There are currently no supported releases of this software.
Install node v0.10.x. Then
git clone https://github.com/mapbox/mapbox-studio.git
cd mapbox-studio
npm install
npm start
Note: the binary dependencies of Mapbox Studio are now prebuilt for common platforms (64 bit Linux and OS X). This means that you do not need to install these dependencies externally. However if packages fail to install from a binary then you are likely running a platform for which no binaries are available. In this case you will need to build these packages from source.
Vector tiles are the vector data equivalent of image tiles for web mapping. They apply the strengths of tiling -- developed for caching, scaling and serving map imagery rapidly -- to vector data. Consider an image tile at the zxy coordinate 14/4823/6160. This image is a PNG that depicts the corner of lower Manhattan with roads, building footprints, and parks:
http://a.tiles.mapbox.com/v3/examples.map-zr0njcqy/14/4823/6160.png
A vector tile at 14/4823/6160 would contain all the corresponding geometries and metadata -- like road names, area types, building heights -- in a compact, parsable format. Vector tiles are a highly performant format that provide greater flexibility in terms of styling, output format, and interactivity.
+----------+ +----------+
| | | |
| vector | | cartocss |
| tile +-+-+ styles |
| | | | |
+----------+ | +----------+
v
+-------------+
| |
| renderer |
| |
+------+------+
|
+---------------+------+------+---------------+
| | | |
+----v-----+ +-----v----+ +----v-----+ +-----v----+
| | | | | | | |
| geojson | | png tile | | utf tile | | ?????? |
| | | | | | | |
+----------+ +----------+ +----------+ +----------+
Vector tiles are designed to use the same tiling and coordinate scheme used by image tiles and take full advantage of HTTP. CDN caching, high scalability and efficient distribution make vector tiles a much more attractive solution than running, say, a enormous cluster of database and application servers that respond to queries on demand.

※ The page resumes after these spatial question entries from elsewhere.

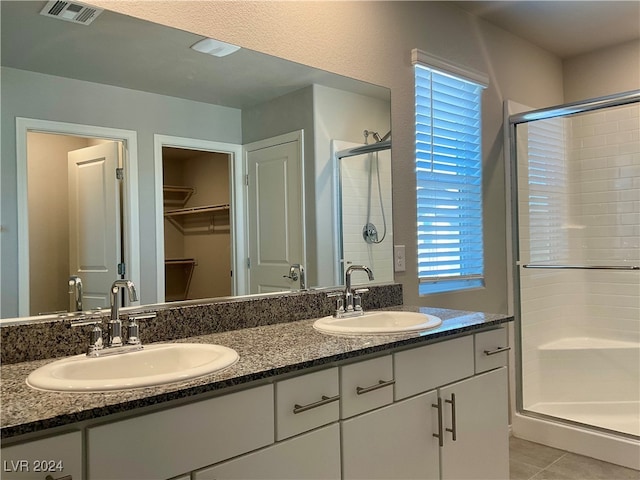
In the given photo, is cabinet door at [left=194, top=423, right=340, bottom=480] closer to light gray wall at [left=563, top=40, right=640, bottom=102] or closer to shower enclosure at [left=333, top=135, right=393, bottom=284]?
shower enclosure at [left=333, top=135, right=393, bottom=284]

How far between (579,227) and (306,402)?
2844 mm

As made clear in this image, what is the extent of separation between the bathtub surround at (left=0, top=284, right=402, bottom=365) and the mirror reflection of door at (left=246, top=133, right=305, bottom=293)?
3.1 inches

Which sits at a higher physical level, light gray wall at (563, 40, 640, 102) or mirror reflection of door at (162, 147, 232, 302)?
light gray wall at (563, 40, 640, 102)

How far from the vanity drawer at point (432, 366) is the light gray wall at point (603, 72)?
8.91 ft

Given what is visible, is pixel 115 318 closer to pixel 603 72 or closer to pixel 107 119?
pixel 107 119

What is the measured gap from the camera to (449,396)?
176 cm

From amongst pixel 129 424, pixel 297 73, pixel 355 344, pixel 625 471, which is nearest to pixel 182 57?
pixel 297 73

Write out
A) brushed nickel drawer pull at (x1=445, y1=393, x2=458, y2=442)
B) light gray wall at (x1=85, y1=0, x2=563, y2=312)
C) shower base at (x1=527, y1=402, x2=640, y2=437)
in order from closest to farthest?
brushed nickel drawer pull at (x1=445, y1=393, x2=458, y2=442)
light gray wall at (x1=85, y1=0, x2=563, y2=312)
shower base at (x1=527, y1=402, x2=640, y2=437)

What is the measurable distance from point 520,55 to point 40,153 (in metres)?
2.98

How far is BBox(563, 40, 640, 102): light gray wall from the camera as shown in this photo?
3.50 m

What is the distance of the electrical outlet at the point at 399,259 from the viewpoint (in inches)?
95.5

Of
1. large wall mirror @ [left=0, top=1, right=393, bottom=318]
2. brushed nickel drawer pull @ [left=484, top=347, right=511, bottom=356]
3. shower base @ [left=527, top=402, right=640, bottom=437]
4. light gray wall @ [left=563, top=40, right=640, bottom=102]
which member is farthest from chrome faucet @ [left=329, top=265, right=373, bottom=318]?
light gray wall @ [left=563, top=40, right=640, bottom=102]

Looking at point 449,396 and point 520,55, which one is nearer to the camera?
point 449,396

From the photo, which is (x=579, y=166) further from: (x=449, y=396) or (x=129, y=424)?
(x=129, y=424)
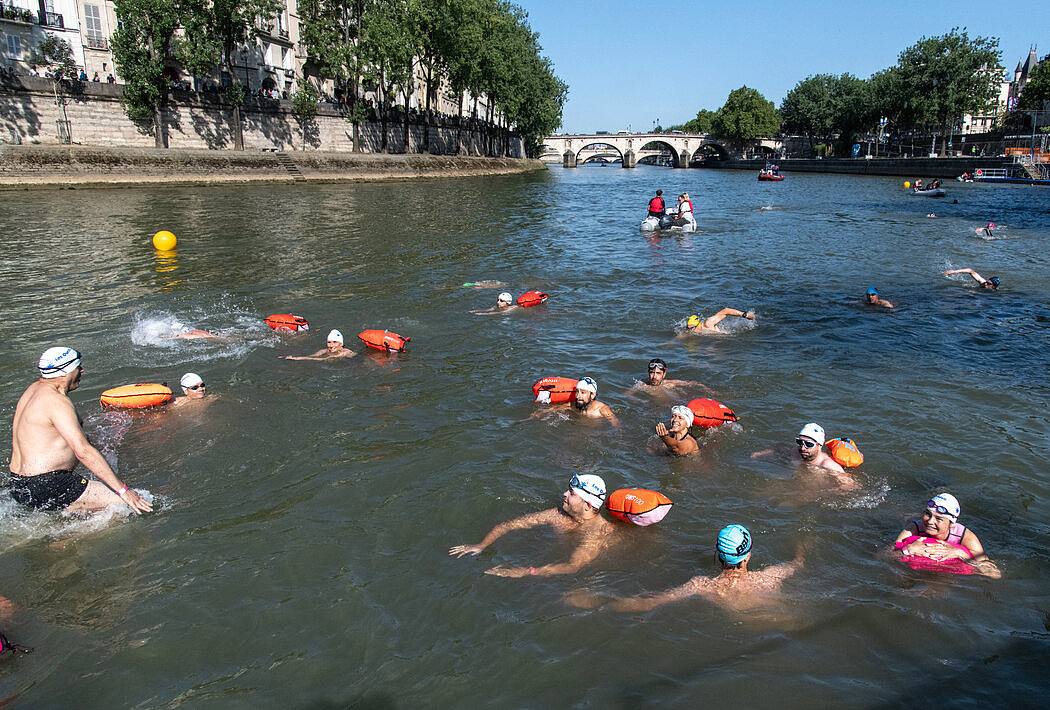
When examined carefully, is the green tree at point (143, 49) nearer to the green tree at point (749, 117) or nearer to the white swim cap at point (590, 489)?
the white swim cap at point (590, 489)

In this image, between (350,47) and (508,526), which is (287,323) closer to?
(508,526)

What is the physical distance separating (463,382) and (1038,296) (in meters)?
16.4

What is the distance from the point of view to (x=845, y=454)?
27.3ft

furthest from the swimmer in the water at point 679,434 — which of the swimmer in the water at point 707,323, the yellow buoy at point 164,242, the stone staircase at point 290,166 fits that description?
the stone staircase at point 290,166

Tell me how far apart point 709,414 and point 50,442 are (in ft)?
26.1

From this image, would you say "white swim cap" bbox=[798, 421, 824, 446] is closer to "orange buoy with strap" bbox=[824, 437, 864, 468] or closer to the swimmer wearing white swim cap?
"orange buoy with strap" bbox=[824, 437, 864, 468]

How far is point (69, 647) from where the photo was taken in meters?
5.43

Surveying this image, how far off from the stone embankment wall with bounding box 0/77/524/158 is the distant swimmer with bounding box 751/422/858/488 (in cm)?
5180

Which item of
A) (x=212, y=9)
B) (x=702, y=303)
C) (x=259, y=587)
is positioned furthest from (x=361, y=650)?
(x=212, y=9)

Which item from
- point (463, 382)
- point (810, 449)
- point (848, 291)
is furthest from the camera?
point (848, 291)

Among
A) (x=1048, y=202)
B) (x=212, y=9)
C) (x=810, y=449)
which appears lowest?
(x=810, y=449)

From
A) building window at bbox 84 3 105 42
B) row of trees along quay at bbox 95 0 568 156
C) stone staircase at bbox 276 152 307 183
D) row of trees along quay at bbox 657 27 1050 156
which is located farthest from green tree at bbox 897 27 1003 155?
building window at bbox 84 3 105 42

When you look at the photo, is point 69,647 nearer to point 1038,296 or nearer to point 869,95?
point 1038,296

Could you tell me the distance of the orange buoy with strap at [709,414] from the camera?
9.33m
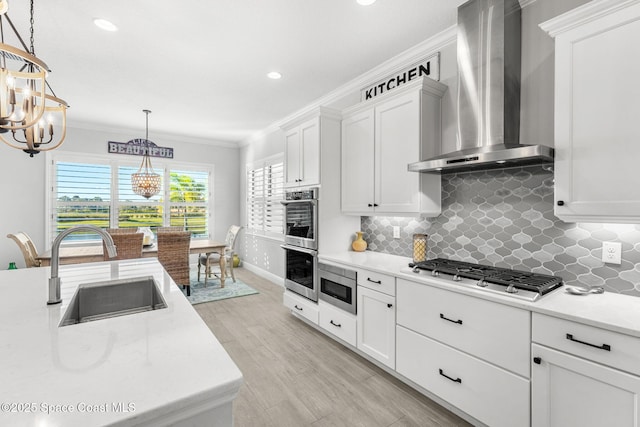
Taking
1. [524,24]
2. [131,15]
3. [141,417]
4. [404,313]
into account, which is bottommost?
[404,313]

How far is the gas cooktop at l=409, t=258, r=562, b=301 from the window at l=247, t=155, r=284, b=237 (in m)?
3.19

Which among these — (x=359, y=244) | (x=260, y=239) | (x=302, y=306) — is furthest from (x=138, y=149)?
(x=359, y=244)

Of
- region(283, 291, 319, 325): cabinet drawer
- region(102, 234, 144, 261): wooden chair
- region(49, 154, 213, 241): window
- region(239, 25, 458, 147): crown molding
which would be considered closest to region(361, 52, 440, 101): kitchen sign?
region(239, 25, 458, 147): crown molding

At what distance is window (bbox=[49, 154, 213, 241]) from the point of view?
5.21 meters

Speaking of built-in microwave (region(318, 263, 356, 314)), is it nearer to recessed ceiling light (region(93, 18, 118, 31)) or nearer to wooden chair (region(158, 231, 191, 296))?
wooden chair (region(158, 231, 191, 296))

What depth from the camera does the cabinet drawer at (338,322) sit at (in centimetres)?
273

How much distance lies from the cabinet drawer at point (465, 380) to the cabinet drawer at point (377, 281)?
30 cm

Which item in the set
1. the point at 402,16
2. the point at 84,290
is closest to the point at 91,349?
the point at 84,290

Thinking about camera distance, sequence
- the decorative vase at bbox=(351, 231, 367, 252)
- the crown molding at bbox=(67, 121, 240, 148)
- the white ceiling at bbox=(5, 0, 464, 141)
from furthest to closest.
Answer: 1. the crown molding at bbox=(67, 121, 240, 148)
2. the decorative vase at bbox=(351, 231, 367, 252)
3. the white ceiling at bbox=(5, 0, 464, 141)

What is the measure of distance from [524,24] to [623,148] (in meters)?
1.21

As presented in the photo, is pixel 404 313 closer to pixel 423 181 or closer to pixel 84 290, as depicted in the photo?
pixel 423 181

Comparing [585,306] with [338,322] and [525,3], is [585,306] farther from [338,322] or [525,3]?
[525,3]

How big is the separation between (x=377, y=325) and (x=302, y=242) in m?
1.27

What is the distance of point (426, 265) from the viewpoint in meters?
2.28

Here are some rough details of our implementation at time of writing:
- Vector tiles are Protocol Buffers, a compact binary format for transferring messages.
- Vector tiles store a serialized version of the internal data that Mapnik uses when rendering maps.

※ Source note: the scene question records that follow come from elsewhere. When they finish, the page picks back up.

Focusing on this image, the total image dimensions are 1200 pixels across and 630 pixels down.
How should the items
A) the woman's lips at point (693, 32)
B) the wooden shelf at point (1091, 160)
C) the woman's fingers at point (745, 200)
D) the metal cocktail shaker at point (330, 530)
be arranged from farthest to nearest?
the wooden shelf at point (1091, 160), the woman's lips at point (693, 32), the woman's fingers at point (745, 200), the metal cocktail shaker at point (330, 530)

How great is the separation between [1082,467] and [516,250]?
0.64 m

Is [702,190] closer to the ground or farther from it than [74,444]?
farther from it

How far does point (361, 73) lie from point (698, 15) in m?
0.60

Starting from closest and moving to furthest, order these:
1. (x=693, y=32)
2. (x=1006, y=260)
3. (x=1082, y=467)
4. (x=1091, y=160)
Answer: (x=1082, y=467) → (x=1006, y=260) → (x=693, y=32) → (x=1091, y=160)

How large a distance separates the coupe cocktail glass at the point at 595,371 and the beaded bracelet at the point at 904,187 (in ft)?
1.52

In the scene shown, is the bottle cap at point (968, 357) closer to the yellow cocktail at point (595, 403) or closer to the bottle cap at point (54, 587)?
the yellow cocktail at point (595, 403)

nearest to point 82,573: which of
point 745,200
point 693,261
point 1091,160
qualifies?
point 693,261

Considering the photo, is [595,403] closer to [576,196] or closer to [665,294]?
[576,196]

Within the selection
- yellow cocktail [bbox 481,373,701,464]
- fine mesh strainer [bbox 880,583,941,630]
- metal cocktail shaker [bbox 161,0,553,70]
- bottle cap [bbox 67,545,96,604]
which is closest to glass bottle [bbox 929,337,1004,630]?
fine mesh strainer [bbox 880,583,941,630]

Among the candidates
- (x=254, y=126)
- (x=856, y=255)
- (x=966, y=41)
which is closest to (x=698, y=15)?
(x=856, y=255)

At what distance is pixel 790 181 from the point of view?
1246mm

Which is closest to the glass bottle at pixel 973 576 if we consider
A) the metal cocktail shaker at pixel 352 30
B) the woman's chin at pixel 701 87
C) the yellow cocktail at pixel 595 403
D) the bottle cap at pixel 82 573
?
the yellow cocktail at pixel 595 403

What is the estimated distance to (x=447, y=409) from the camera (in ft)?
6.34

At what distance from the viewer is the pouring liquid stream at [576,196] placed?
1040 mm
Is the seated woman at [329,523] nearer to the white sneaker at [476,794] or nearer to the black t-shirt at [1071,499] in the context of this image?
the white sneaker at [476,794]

- Vector tiles are organized into layers (e.g. roads, water, areas), which contain individual features each with a geometry and variable number of attributes per layer(e.g. name, type, etc.).
Mapbox Studio ships with an example vector tile source: Mapbox Streets. When you create your first project you will have full access to style curated data from OpenStreetMap without setting up PostGIS, downloading and importing a large planet database file, or any of the other steps usually taken to work with OpenStreetMap data. If you have been working on styles for streets in London and want to check how well your styles apply to data in Paris, Mapbox Studio will download the vector tiles on-the-fly as you pan over to France. Mapbox Studio caches downloaded vector tiles to an MBTiles database on disk so that you can take your work offline in a limited fashion.
Unlike TileMill, Mapbox Studio makes a hard split between two types of packages:
- Styles contain stylesheets, basic thin metadata (name, description, attribution, etc.), and a reference to a datasource.
- Sources describe a source for vector tiles, for example a URL endpoint from which to download tiles. We also have an API for generating vector tiles on the fly from traditional Mapnik datasources (shapefiles, postgis, etc) -- see tilelive-bridge for more info.